§ What you will do:
1 - Repeat the passage from the Guidance page, from "Microsoft's constrained generation" up to and including "to structured output.".
2 - On the Guidance page, what does the select primitive restrict model output to?
3 - List every feature named under "Key Features" on the Guidance page.

§ Page text:
---------------
Developer SDK MIT

Guidance

Microsoft's constrained generation DSL that interleaves text templates with LLM generation. Control output structure with selects, regex, and grammar rules.

GitHub

Platforms: cross-platform

Guidance is a constrained generation library from Microsoft that provides a domain-specific language (DSL) for controlling LLM output structure. It lets developers interleave fixed text templates with constrained generation blocks, creating programs where the model fills in specific parts while the template guarantees overall structure. For developers who want fine-grained programmatic control over exactly what an LLM generates and where, Guidance offers the most expressive template-based approach to structured output.

Key Features

Template-based generation. Guidance programs look like Handlebars-style templates where fixed text is interspersed with generation directives. The model only generates within designated blocks, while everything else is fixed text. This gives precise control over output structure while letting the model contribute content where needed.

Select and constrain. The select primitive limits model output to a predefined set of options — ideal for classification, multiple choice, and decision routing. Combined with regex constraints and grammar rules, it enables complex structured outputs that are guaranteed valid.

Token healing. Guidance implements token healing to handle the boundary between template text and generated text correctly. This prevents the tokenization artifacts that occur when forcing specific prefixes, ensuring seamless transitions between fixed and generated content.

Stateful programs. Guidance programs maintain state across multiple generation steps. Capture the output of one generation block into a variable and use it to condition subsequent generation. This enables multi-step reasoning chains where each step builds on previous outputs.

Backend support. Guidance supports Hugging Face Transformers, llama.cpp, and remote APIs. For local models, it applies constraints at the token sampling level for guaranteed compliance. For API-based models, it uses the best available constrained generation features.

Speed optimizations. By knowing the template structure in advance, Guidance can pre-compute token sequences for fixed text portions and skip re-encoding, resulting in faster generation compared to approaches that treat the entire output as unconstrained.

When to Use Guidance

Choose Guidance when you need template-based control over LLM output with guaranteed structure. It excels for multi-step extraction tasks, structured reasoning chains, form filling, and any workflow where you need to alternate between fixed scaffolding and model-generated content.

Ecosystem Role

Guidance and Outlines are the two leading constrained generation libraries. Guidance takes a template-first approach where you write programs mixing text and generation, while Outlines takes a schema-first approach where you specify the output format. Guidance is more expressive for complex multi-step programs; Outlines is simpler for straightforward JSON extraction. Both work with local inference backends.
---------------
Stored data:
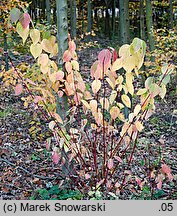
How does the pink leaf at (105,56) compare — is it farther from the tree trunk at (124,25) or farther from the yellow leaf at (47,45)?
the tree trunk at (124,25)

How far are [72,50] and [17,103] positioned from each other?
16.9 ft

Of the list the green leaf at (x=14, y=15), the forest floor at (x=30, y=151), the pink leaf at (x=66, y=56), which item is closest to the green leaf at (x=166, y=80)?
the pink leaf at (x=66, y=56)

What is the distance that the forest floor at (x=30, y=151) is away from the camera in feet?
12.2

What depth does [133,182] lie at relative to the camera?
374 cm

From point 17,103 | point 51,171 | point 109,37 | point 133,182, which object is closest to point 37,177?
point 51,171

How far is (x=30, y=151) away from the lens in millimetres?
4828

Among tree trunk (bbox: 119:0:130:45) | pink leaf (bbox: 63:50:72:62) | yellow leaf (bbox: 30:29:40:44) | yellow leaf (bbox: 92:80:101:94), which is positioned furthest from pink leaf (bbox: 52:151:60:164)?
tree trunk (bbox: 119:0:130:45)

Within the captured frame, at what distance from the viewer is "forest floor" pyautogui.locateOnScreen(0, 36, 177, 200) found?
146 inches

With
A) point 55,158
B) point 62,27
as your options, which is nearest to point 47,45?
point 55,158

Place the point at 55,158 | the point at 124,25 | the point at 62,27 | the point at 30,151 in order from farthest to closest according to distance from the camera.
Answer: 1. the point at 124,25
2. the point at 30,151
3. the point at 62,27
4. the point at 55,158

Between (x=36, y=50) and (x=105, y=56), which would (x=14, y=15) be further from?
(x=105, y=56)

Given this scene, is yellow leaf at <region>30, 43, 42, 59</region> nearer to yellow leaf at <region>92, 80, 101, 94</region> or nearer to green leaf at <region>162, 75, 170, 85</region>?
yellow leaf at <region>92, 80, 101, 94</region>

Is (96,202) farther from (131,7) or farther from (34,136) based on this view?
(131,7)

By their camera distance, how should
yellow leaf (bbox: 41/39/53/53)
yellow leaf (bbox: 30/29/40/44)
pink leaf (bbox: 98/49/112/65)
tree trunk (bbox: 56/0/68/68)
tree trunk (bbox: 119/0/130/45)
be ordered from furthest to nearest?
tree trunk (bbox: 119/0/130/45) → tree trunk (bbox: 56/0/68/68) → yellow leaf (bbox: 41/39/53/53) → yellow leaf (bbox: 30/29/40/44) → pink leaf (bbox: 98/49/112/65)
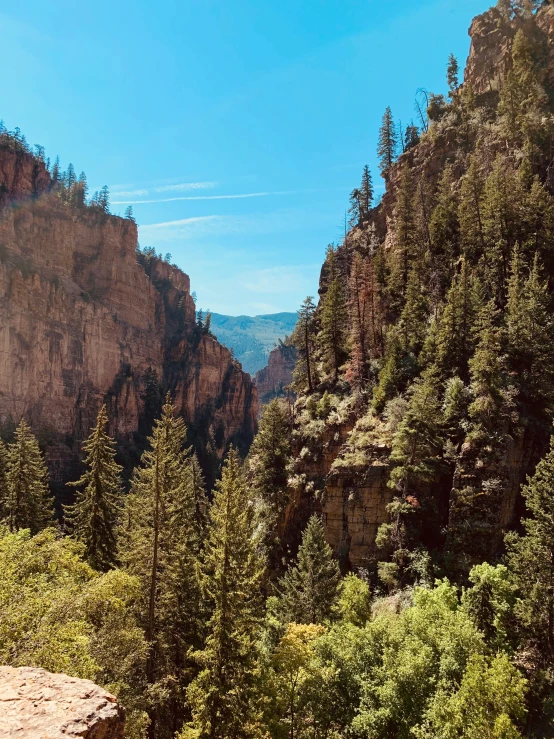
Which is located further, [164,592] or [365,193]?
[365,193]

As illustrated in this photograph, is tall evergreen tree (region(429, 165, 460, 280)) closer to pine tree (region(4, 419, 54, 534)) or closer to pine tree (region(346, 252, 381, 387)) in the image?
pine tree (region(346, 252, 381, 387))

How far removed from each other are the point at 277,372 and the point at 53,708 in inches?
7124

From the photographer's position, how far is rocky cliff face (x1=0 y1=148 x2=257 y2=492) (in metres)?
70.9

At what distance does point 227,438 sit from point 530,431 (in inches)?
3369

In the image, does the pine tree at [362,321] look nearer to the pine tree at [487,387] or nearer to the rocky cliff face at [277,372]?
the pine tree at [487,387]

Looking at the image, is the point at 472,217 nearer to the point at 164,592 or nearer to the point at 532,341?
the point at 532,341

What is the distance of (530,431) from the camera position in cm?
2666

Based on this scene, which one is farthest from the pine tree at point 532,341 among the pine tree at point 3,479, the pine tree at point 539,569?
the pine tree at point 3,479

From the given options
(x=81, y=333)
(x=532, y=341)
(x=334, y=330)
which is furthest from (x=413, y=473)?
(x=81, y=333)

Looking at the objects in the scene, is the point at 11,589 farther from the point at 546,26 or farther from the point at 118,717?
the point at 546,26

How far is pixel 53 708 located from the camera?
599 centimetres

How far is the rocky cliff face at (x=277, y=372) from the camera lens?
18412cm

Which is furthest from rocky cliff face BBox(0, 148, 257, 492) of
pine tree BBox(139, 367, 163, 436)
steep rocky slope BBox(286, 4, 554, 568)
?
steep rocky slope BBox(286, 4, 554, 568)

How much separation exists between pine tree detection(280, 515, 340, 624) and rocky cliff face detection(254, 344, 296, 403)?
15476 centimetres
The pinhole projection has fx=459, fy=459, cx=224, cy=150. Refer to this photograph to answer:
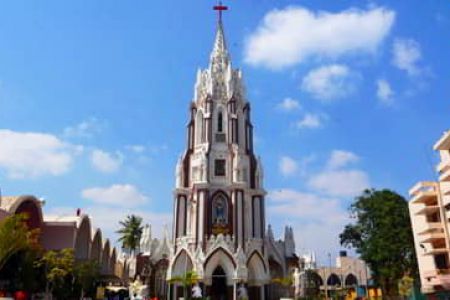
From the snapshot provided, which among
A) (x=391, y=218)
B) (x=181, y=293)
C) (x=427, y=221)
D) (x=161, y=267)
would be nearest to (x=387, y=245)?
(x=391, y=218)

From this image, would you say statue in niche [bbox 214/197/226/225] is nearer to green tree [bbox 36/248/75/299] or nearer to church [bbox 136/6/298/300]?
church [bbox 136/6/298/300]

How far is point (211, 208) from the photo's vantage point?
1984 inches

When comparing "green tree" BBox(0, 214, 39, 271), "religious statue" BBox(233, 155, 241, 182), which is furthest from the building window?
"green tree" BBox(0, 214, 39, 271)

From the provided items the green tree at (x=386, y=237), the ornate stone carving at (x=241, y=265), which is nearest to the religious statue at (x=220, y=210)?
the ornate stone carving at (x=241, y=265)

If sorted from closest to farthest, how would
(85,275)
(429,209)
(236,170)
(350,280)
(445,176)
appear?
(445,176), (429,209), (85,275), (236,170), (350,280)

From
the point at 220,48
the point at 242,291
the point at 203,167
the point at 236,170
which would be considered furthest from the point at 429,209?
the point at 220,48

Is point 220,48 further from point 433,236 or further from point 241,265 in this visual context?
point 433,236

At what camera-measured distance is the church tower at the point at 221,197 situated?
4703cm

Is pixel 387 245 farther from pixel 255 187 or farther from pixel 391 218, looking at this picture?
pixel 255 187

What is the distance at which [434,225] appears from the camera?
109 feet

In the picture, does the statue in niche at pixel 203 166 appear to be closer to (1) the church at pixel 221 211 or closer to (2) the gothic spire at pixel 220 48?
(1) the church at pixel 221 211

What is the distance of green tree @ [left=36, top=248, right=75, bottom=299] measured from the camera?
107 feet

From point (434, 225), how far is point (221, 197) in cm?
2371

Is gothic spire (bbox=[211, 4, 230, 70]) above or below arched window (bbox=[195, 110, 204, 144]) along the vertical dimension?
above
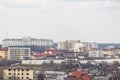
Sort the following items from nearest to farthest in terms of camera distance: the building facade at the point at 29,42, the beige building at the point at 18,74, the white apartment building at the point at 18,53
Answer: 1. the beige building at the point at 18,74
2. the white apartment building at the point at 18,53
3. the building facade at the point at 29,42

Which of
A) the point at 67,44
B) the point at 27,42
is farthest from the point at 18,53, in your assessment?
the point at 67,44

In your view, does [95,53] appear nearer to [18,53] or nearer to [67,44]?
---------------
§ Results of the tasks:
1 -
Microsoft's constrained generation DSL that interleaves text templates with LLM generation. Control output structure with selects, regex, and grammar rules.

GitHub

Platforms: cross-platform

Guidance is a constrained generation library from Microsoft that provides a domain-specific language (DSL) for controlling LLM output structure. It lets developers interleave fixed text templates with constrained generation blocks, creating programs where the model fills in specific parts while the template guarantees overall structure. For developers who want fine-grained programmatic control over exactly what an LLM generates and where, Guidance offers the most expressive template-based approach to structured output.

2 - A predefined set of options.

3 -
Template-based generation
Select and constrain
Token healing
Stateful programs
Backend support
Speed optimizations